◆ **Set problem 1**
Count the lines in the entries below that contain the string "Find", and give only that number.

◆ **Excerpted passage**
┄┄┄┄┄┄

What the JIT?

There is a photograph in the 1973 Rolling Stones archives of a sullen man sitting in the US senate caucus room before a panel. It is John Mitchell, then Attorney General of the United States during the investigation that led to his 19 month imprisonment. The brutal senate committee hearings of that spring were broadcast into the living rooms of millions of Americans for two straight weeks, and in August of that year, after a straight-faced speech, President Richard Nixon resigned before his imminent impeachment.

Since then, there have been a great many high profile investigations into some of the world’s most powerful leaders. From Bill Clinton’s infamous impeachment to the lesser known Brit Home Secretary Jacqui Smith’s resignation (thanks to her husband’s 5 pound, pay-per-view porn habit). There’s Hillary of course, grilled to toast by the FBI in an investigation that many argue cost her the election. President Trump is currently under investigation for obstruction of justice. There’s Netanyahu investigated for expensive cigars and rare champagne, and not prosecuted enough of course for his more serious excesses. After the Panama Papers broke, Iceland’s Prime Minister resigned, and the Argentine and Pakistani leadership became ensnared in long-running public scandals, federal prosecutors, trials, and... joint investigation teams.

JIT. In Pakistan, perhaps the most widely used, best-hated acronym of our time. They’ve been around for a while, and many don’t realise they are mandatory under Pakistan’s Anti-terrorism Act every time a terrorism offence takes place. Perhaps this is why new mention of the word leads to an immediate national fatigue, a collective groan heard in rooms around the country. In our lifetime, few things in the world are as anti-climatic as an India-Pakistan cricket match, and a JIT.

┄┄┄┄┄┄

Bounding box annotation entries

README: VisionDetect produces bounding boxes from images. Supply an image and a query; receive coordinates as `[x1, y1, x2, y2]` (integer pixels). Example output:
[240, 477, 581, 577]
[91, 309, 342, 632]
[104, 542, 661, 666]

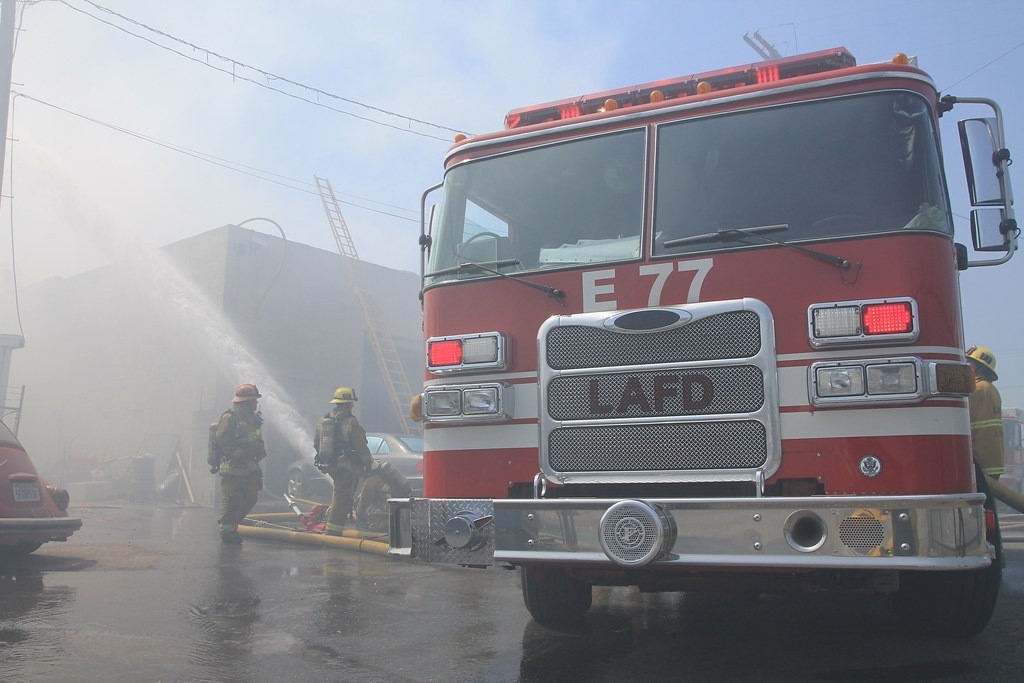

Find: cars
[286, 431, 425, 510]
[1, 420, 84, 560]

┄┄┄┄┄┄

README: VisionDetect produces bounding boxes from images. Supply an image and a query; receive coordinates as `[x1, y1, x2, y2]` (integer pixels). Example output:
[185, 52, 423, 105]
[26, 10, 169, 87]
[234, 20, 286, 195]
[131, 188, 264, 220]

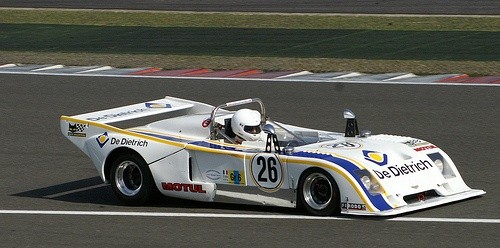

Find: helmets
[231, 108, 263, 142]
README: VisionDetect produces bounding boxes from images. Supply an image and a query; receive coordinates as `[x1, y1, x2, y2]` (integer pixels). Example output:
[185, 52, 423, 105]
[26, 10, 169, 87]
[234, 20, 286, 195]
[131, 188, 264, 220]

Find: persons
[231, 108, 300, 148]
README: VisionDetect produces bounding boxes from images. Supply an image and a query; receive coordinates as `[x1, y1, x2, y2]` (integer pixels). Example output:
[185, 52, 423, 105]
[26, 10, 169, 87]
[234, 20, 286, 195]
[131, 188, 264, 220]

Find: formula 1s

┄┄┄┄┄┄

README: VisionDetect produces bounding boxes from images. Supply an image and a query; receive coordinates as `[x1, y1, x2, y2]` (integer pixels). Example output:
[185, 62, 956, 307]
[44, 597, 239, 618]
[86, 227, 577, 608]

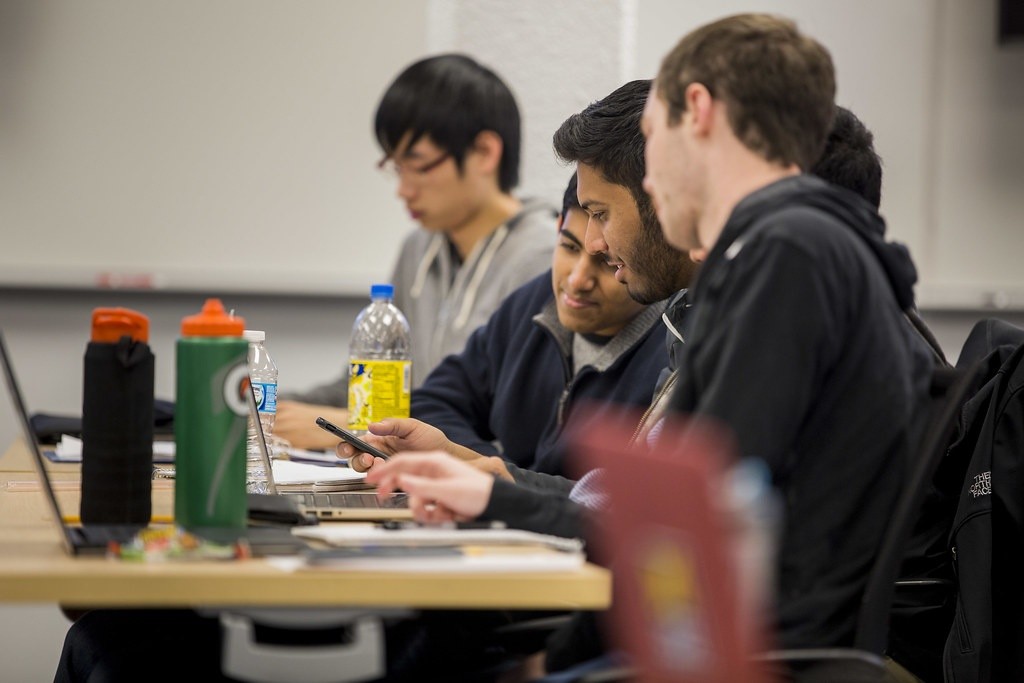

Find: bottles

┄┄┄┄┄┄

◆ **Set problem 2**
Reproduce the passage from the essay on joint investigation teams above, starting with "There is a photograph" and going on through "his imminent impeachment.".

◆ **Task response 1**
5

◆ **Task response 2**
There is a photograph in the 1973 Rolling Stones archives of a sullen man sitting in the US senate caucus room before a panel. It is John Mitchell, then Attorney General of the United States during the investigation that led to his 19 month imprisonment. The brutal senate committee hearings of that spring were broadcast into the living rooms of millions of Americans for two straight weeks, and in August of that year, after a straight-faced speech, President Richard Nixon resigned before his imminent impeachment.